UM BREVE COMENTÁRIO GERAL
Nossa Senhora de La Salette.
No dia 19 de setembro de 1846, Nossa Senhora apareceu a Maximino e Melânia, em La Sallete, França. Eis a mensagem:
“Vinde, meus filhos, não tenhais medo, aqui estou para vos contar uma grande novidade”.
Como Maximino e Melânia, deixemos que ressoe também em nós o que ela falou no alto da montanha: “Se meu povo não quer submeter-se, sou forçada a deixar cair o braço de meu Filho. E tão forte e tão pesado que não o posso mais sustentar. Há quanto tempo sofro por vós! Se quero que meu Filho não vos abandone, sou incumbida de suplicar-lhe sem cessar por vós, e vós nem fazei caso. Por mais que rezeis, por mais que façais, jamais podereis recompensar a aflição que sofro por vós... Dei-vos seis dias para trabalhar, reservei-me o sétimo, e não querem conceder-me, diz meu Filho... E também os carroceiros não sabem jurar sem usar o nome de meu Filho. São essas duas coisas que tornam tão pesado o braço de meu Filho... Se a colheita se estraga, é só por vossa causa. E eu vo-lo mostrei no ano passado com as batatinhas, e vós nem fizeste caso! Ao contrário, quando encontráveis batatinhas estragadas, juráveis usando o nome de meu Filho. Elas continuarão assim, e neste ano, para o natal, não haverá mais”.
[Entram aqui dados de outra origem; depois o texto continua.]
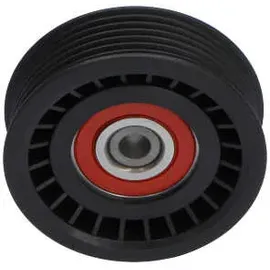 Kavo Parts Umlenk-/Führungsrolle, Keilrippenriemen DIP-9010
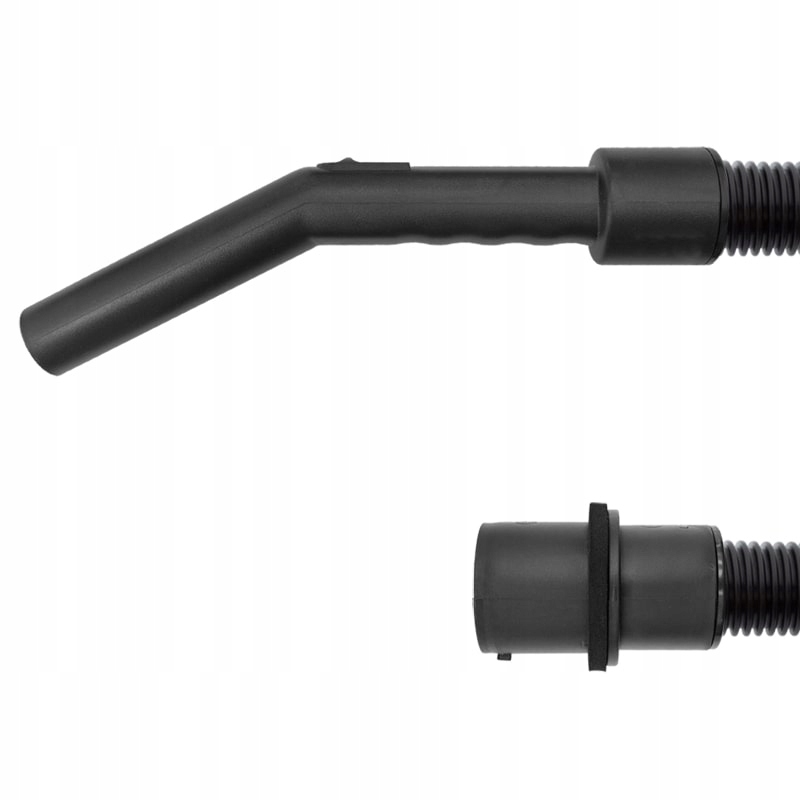 Wąż do Karcher NT35/1 Ap/Tact/ Tact Bs/ Tact Te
A palavra “batatinhas” (em francês, pommes de terre) deixa Melânia intrigada. No dialeto da região se diz lá truffa, e a palavra pommes lembra-lhe o fruto da macieira. Ela se volta então para Maximino, para lhe pedir uma explicação. A Senhora, porém, adianta-se, dizendo: “Não compreendeis, meus filhos? Vou dizê-lo de outro modo”. Retomando pois, as últimas palavras no dialeto Corps, língua falada corretamente por Maximino e Melânia, a Bela Senhora prossegue: “Se tiverdes trigo, não deve semeá-lo. Todo o que semeardes será devorado pelos insetos, e o que produzir se transformará em pó ao ser molhado. Virá uma grande fome. Antes que a fome chegue, as crianças menores de sete anos serão acometidas de tremor e morrerão nas mãos das pessoas que as carregarem. Os outros farão penitência pela fome. As nozes caruncharão, as uvas apodrecerão”.
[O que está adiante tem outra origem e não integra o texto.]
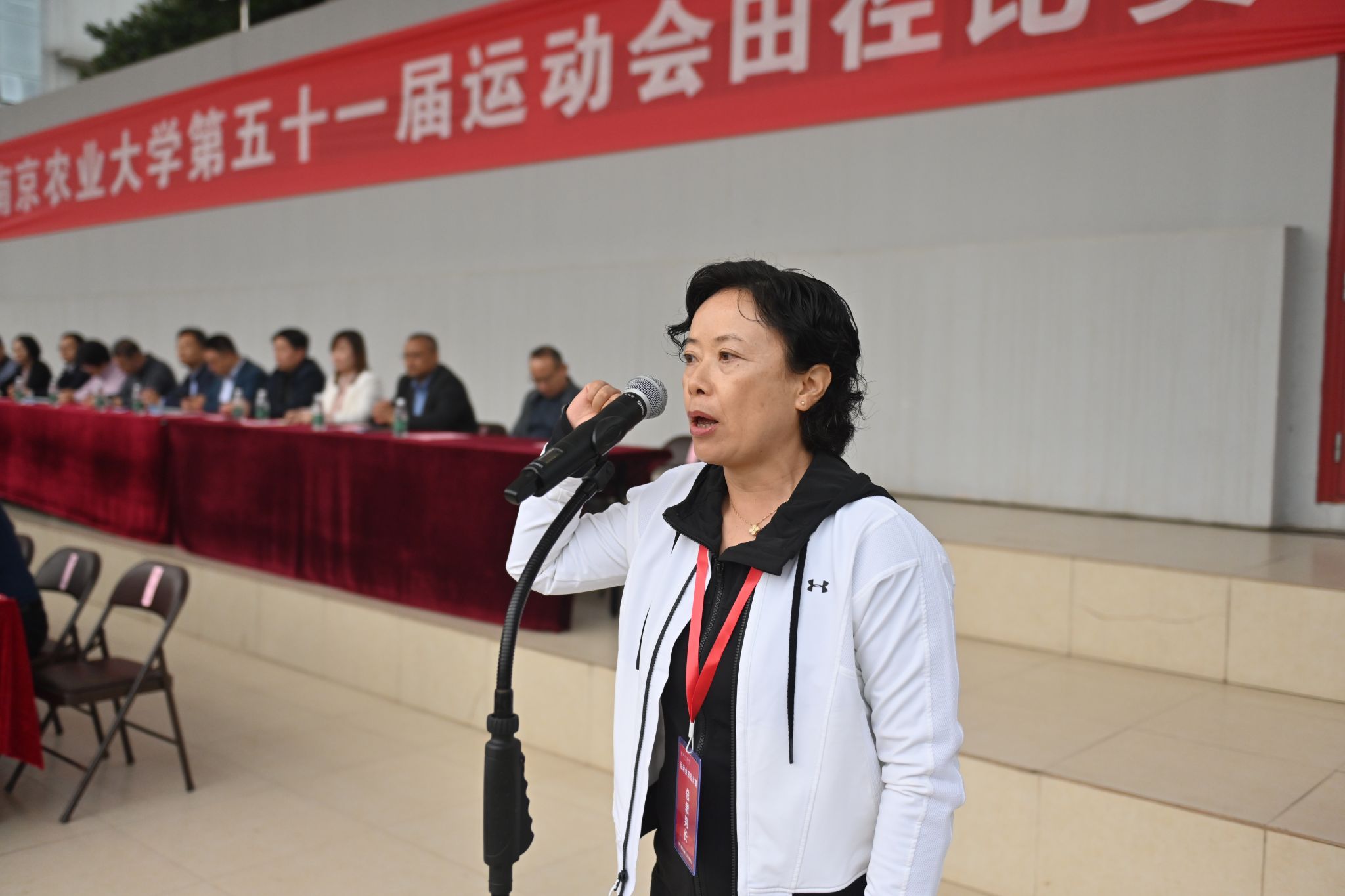 探球体育赛事快讯图片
De repente a Bela Senhora continua a falar, mas somente Maximino a entende. Melânia percebe seus lábios se moverem, mas não entende. Alguns instantes depois, Melânia, por sua vez, pode ouvir , enquanto Maximino, que nada mais entende, faz girar o chapéu na ponta do cajado e com a outra brinca com pedrinhas no chão. Mas nenhuma sequer toca os pés da Bela Senhora.
Assim, a Virgem Maria falou em segredo a Maximino, e depois a Melânia. E novamente, os dois em conjunto, ouvem as seguintes palavras: “Se converterem-se, as pedras e rochedos se transformarão em montões de trigo, e as batatinhas serão semeadas nos roçados. Fazeis bem vossa oração, meus filhos?” As duas crianças respondem, então: “Não muito Senhora”. E Ela diz: “Ah! Meus filhos, é preciso fazê-las bem, a noite e pela manhã, dizendo ao menos um Pai Nosso e uma Ave Maria., quando puderdes rezar mais, dizei mais.” E continua a Senhora: “Durante o verão, apenas algumas senhoras idosas vão à missa. Os outros trabalham no domingo, durante todo o verão.
Durante o inverno, quando não sabem o que fazer, vão à missa só para zombar da religião. Durante a quaresma vão ao açougue como cães. Nunca vistes trigo estragado, meus filhos?” Eles responderam: “Não Senhora”. Então, Ela se dirige a Maximino: “Mas tu, meu filho, tu deves tê-lo visto uma vez perto de Coin, com teu pai. O dono da roça disse a teu pai que fosse ver seu trigo estragado. Ambos foram até lá. Ele tomou duas ou três espigas entre as mãos, esfregou-as, e tudo caiu em pó. Ao voltardes, quando estáveis a meia hora de Corps, teu pai te deu um pedaço de pão, dizendo: ‘Toma meu filho, come pão neste ano ainda, pois não sei quem dele comerá no próximo ano, se o trigo continuar assim’”. Maximino respondeu: “É verdade Senhora, agora lembro.”
A Bela Senhora concluiu não mais em dialeto, mas em francês: “Pois bem, meus filhos, transmitireis isso a todo o meu povo. Vamos meus filhos, transmite isso a todo o meu povo”.